Het gaat iets beter met de vlinder
DEN HAAG (ANP). Een nieuwe lente en een nieuw geluid voor de vlinders in Nederland. Het gaat namelijk voorzichtig iets beter met de vlinderstand, voor het eerst sinds de jaren negentig.
Het Centraal Bureau voor de Statistiek (CBS) en de Vlinderstichting spreken donderdag van „een voorzichtige ommekeer”. Tussen 2006 en 2015 zijn twintig soorten vlinders vooruitgegaan. Bij elf soorten namen de aantallen af. Bij 21 andere soorten bleef de stand gelijk. Het is voor het eerst sinds de tellingen begonnen, in 1992, dat er meer soorten vooruitgaan dan achteruit.
De toename is te danken aan natuurbescherming. Bedreigde vlinders kunnen in de aangelegde gebieden leven. Bovendien profiteren vlinders van klimaatverandering, omdat de zomers dan warmer zijn.

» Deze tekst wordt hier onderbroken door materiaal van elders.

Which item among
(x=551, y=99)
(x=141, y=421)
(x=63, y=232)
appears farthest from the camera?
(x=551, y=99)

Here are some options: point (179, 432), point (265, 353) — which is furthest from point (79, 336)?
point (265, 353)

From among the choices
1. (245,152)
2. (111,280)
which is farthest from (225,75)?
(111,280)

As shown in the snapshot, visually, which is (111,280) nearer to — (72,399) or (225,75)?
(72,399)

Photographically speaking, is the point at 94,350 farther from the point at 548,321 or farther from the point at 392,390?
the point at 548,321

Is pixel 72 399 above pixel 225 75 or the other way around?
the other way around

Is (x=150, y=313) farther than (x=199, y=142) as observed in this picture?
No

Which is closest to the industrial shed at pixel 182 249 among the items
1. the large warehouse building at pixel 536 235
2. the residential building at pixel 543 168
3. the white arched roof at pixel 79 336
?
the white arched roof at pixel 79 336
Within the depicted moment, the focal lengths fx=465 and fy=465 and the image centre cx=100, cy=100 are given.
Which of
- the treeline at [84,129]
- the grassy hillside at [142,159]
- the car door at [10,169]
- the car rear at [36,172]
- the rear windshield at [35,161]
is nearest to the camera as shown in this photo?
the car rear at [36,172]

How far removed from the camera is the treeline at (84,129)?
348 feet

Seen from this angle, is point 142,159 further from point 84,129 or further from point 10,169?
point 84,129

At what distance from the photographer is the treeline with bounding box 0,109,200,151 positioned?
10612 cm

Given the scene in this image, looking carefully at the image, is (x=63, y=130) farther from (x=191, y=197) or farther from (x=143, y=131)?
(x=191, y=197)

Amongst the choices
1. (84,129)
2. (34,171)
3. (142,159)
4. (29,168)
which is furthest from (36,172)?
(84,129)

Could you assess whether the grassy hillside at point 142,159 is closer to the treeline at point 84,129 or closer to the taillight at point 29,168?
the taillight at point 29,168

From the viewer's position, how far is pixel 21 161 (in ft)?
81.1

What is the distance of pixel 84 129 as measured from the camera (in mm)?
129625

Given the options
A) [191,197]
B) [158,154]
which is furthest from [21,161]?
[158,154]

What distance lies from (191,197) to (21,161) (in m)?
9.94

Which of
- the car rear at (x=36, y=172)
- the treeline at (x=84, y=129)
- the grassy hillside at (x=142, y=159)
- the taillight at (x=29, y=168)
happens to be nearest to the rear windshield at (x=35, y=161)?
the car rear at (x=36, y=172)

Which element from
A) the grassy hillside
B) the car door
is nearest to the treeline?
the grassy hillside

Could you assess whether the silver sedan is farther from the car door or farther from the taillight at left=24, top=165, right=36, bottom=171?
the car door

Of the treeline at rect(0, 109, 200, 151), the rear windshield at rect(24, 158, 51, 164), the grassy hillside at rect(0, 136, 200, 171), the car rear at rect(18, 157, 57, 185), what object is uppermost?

Het gaat onder meer iets beter met een paar zeldzame vlinders, zoals de zilveren maan. Hun aantallen waren tussen 1992 en 2006 met ongeveer 90 procent teruggelopen. Inmiddels zijn er iets meer van die vlinders te vinden. Daar staat tegenover dat het heel slecht gaat met een soort als de argusvlinder. Die kwam jaren geleden overal voor, maar „is nu bijna overal verdwenen”.
Vergeleken met 1992 gaat het nog wel slecht met de vlinder. Van 23 soorten zijn de aantallen afgenomen en van zestien soorten zijn er meer vlinders. Het totale aantal is ongeveer 60 procent van wat het ruim twintig jaar geleden was.